Welcome! » Log In » Create A New Profile

Problems with HTML which is generated by Word

Posted by Jochem Blok 
Jochem Blok
Problems with HTML which is generated by Word
June 12, 2008 09:56AM

Hello,

First of all I want to thank you for all your effort!

I have a question, when I use HTML purifier on an e-mail with HTML generated by Word the lay-out is not 1 on 1. The style element used in the e-mail is stripped. To prevent this is used: csstidy to extract the css. Then I append the clean body with the clean css. By cleaning up the HTML of Word empty paragraphs are created.

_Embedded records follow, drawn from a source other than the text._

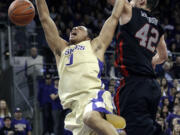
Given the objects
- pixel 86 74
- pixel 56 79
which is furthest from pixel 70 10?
pixel 86 74

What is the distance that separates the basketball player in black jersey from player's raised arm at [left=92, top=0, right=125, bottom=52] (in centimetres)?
9

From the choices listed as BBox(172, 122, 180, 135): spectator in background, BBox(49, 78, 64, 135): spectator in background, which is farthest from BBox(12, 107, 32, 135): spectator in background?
BBox(172, 122, 180, 135): spectator in background

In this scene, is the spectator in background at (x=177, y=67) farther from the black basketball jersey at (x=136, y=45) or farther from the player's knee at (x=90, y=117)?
the player's knee at (x=90, y=117)

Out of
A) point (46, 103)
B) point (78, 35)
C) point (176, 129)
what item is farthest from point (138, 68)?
point (46, 103)

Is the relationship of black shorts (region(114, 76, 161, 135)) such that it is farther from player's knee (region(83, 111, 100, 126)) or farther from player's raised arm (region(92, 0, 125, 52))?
player's raised arm (region(92, 0, 125, 52))

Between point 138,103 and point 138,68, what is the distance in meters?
0.44

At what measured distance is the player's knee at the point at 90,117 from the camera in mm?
4680

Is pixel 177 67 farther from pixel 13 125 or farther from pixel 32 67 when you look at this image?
pixel 13 125

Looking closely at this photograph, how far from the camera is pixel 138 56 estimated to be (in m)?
4.77

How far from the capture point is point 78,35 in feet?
18.5

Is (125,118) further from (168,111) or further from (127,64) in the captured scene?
(168,111)

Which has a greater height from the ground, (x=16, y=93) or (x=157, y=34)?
(x=157, y=34)

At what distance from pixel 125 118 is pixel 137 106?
0.65 feet

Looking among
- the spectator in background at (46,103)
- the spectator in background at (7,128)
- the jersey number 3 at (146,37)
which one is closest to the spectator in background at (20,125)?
the spectator in background at (7,128)
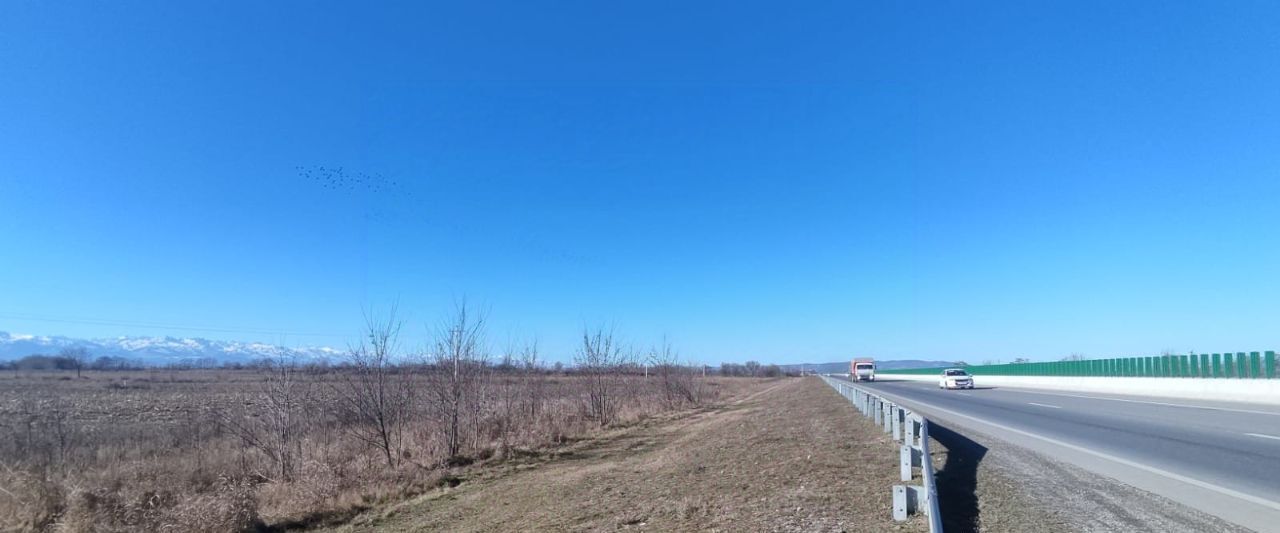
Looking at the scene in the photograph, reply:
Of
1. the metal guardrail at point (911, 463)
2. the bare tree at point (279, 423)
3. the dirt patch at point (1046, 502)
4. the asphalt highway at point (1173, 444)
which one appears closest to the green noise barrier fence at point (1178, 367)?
Answer: the asphalt highway at point (1173, 444)

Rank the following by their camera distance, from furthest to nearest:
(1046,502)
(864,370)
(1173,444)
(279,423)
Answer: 1. (864,370)
2. (279,423)
3. (1173,444)
4. (1046,502)

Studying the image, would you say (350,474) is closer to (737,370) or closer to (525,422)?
(525,422)

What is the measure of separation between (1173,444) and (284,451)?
1881cm

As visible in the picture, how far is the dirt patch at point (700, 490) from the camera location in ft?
26.5

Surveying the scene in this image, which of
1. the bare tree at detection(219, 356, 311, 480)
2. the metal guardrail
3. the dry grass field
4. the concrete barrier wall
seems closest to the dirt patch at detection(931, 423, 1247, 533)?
the metal guardrail

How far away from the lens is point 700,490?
1030 centimetres

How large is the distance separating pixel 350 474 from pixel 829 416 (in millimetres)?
12837

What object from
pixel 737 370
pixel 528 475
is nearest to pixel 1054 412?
pixel 528 475

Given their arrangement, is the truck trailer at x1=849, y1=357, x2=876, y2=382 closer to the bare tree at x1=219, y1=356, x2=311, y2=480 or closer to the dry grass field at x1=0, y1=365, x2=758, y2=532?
the dry grass field at x1=0, y1=365, x2=758, y2=532

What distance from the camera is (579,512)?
10.2 meters

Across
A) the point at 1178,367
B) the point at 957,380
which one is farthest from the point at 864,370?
the point at 1178,367

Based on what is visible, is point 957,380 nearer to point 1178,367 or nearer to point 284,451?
point 1178,367

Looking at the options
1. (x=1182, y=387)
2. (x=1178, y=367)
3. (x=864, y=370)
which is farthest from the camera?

The cause of this is: <o:p></o:p>. The css used by Word is: o\:* {behavior:url(#default#VML);} which prevent a white-line, at least I don't see one. After cleaning <o:p></o:p> becomes <p></p> And the style doesn't match...so a white-line appears.

Is it possible that HTML purifier doesn't clean the HTML / CSS but and only prevent XSS?

I can probably use tidy to clean those empty p tags, but it feels like a workaround.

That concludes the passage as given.